## [To do]
Copy the records below word for word, starting at the line that contains "Which of these two" and ending at the line that contains "the blurred dark background at pixel 305 85 →", with both of those lines included.

Dataset excerpt

---------------

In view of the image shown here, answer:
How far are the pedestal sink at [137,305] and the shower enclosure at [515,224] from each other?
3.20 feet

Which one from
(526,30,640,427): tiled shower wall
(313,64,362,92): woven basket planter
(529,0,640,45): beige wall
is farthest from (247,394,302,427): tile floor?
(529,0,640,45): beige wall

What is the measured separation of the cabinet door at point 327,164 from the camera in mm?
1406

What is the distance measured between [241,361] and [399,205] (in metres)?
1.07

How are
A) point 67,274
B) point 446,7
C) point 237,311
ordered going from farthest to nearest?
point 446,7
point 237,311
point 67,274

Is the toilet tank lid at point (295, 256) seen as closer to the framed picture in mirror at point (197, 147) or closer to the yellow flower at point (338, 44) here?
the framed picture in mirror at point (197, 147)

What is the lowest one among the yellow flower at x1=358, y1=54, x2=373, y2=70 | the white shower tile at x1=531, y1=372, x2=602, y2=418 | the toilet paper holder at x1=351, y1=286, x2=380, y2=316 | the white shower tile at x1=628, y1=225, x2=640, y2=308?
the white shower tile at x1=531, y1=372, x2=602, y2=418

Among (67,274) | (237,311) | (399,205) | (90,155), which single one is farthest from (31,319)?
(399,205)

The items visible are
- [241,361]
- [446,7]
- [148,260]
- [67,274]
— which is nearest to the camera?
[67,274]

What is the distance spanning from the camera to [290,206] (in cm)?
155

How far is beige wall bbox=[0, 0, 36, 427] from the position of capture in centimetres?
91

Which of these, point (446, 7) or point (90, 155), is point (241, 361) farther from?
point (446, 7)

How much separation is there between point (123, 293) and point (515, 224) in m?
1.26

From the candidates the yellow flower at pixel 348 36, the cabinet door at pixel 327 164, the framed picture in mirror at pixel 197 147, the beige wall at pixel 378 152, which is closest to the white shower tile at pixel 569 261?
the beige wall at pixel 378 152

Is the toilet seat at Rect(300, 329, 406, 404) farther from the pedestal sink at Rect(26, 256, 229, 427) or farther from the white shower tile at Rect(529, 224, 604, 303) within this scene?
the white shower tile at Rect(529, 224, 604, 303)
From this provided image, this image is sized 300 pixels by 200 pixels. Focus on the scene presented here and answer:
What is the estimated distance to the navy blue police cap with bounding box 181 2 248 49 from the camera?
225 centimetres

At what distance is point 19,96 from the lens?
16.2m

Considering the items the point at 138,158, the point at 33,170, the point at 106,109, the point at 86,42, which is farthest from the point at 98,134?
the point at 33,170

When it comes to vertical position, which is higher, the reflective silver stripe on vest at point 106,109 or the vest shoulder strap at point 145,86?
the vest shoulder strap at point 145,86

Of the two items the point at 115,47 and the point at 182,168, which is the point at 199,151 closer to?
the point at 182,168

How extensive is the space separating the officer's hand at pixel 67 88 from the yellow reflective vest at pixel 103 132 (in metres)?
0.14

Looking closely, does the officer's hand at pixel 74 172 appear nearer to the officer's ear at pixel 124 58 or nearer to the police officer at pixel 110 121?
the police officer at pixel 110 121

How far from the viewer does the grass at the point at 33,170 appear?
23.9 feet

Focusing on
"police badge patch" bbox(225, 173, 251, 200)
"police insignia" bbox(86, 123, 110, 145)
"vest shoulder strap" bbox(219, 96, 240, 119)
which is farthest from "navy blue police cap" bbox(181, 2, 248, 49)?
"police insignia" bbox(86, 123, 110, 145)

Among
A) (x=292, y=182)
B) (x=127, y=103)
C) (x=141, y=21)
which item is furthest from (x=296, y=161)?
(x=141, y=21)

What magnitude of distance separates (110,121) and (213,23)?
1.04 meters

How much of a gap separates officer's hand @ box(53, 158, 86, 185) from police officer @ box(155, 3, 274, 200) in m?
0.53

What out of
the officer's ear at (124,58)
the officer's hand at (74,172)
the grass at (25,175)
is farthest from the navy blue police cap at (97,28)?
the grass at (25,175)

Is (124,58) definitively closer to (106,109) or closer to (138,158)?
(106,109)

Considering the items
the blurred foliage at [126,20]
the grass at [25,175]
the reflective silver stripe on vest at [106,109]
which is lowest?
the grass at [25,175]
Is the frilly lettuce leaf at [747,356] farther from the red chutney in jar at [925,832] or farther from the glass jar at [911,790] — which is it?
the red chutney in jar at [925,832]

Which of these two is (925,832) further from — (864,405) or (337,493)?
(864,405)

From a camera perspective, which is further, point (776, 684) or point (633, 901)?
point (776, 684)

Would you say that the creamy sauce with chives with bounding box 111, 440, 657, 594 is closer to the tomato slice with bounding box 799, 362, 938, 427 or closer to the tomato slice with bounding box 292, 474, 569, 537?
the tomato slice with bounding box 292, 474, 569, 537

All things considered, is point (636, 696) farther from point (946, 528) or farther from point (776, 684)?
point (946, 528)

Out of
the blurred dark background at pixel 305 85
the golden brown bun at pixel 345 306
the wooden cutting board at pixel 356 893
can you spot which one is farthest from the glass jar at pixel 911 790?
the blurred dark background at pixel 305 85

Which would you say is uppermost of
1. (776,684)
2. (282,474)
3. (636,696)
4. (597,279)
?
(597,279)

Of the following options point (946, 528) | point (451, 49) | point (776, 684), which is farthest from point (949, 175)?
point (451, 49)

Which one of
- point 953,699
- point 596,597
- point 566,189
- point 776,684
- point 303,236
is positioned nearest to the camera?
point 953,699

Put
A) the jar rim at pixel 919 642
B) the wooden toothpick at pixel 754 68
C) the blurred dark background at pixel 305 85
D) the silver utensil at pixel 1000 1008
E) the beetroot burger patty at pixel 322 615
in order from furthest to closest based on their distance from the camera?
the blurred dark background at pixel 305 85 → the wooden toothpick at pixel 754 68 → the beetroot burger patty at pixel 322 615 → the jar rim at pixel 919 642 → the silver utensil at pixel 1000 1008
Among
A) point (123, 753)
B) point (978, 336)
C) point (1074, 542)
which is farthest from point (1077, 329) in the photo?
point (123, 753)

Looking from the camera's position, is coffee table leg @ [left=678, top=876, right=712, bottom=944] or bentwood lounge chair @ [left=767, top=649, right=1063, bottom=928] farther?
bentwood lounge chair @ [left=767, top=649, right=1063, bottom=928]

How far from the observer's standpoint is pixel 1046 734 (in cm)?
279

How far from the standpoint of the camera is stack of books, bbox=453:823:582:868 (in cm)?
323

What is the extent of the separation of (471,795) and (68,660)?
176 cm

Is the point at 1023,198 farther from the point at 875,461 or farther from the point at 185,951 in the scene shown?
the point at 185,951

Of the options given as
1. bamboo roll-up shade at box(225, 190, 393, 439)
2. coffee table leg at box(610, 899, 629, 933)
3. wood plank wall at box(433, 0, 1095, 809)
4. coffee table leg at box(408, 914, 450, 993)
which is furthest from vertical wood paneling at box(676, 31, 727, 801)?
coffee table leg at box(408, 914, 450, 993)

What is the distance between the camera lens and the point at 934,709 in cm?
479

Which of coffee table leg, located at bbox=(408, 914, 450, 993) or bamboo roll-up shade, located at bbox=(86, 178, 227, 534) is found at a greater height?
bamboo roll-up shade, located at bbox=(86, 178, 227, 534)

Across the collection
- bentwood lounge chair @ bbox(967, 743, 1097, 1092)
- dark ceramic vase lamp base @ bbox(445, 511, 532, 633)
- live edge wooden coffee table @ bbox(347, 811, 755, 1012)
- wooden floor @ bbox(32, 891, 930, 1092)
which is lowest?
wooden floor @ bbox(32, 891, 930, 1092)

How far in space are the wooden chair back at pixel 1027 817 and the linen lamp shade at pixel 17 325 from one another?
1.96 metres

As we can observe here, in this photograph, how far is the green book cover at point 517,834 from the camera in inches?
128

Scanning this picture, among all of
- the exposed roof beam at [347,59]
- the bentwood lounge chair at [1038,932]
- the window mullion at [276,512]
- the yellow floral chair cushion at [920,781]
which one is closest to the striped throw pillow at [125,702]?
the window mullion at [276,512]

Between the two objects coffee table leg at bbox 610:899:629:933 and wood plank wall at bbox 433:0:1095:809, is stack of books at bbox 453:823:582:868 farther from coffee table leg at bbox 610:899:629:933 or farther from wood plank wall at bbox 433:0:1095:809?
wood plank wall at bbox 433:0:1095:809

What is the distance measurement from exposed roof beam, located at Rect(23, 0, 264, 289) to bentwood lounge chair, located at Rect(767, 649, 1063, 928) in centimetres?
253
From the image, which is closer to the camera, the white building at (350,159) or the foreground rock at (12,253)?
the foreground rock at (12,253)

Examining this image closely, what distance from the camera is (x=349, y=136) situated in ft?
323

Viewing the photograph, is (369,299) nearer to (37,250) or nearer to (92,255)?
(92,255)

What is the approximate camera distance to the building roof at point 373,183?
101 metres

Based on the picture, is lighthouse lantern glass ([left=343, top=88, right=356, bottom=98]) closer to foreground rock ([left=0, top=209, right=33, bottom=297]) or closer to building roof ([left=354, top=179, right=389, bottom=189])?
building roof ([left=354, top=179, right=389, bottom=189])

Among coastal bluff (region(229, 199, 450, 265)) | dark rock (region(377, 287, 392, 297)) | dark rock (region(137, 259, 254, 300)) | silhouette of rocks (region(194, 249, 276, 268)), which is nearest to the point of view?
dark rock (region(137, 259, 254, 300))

---------------

## [The answer]
Which of these two is (925,832) further from — (864,405) or (337,493)?
(864,405)

From a camera perspective, which is further, point (776, 684) or point (633, 901)?
point (776, 684)

Would you say that the creamy sauce with chives with bounding box 111, 440, 657, 594 is closer to the tomato slice with bounding box 799, 362, 938, 427 or closer to the tomato slice with bounding box 292, 474, 569, 537?
the tomato slice with bounding box 292, 474, 569, 537

All things considered, is point (636, 696) farther from point (946, 528) or farther from point (776, 684)?
point (946, 528)

Out of
the blurred dark background at pixel 305 85
the golden brown bun at pixel 345 306
the wooden cutting board at pixel 356 893
can you spot which one is farthest from the glass jar at pixel 911 790?
the blurred dark background at pixel 305 85

Which would you say is uppermost of
1. (776,684)
2. (282,474)
3. (636,696)
4. (597,279)
?
(597,279)

Of the following options point (946, 528) | point (451, 49) | point (776, 684), which is farthest from point (949, 175)?
point (451, 49)

Which one of
- point 953,699
- point 596,597
- point 566,189
- point 776,684
- point 303,236
is positioned nearest to the camera?
point 953,699

Put
A) the jar rim at pixel 919 642
B) the wooden toothpick at pixel 754 68
C) the blurred dark background at pixel 305 85
D) the silver utensil at pixel 1000 1008
E) the beetroot burger patty at pixel 322 615
in order from furthest to closest based on their distance from the camera?
the blurred dark background at pixel 305 85 → the wooden toothpick at pixel 754 68 → the beetroot burger patty at pixel 322 615 → the jar rim at pixel 919 642 → the silver utensil at pixel 1000 1008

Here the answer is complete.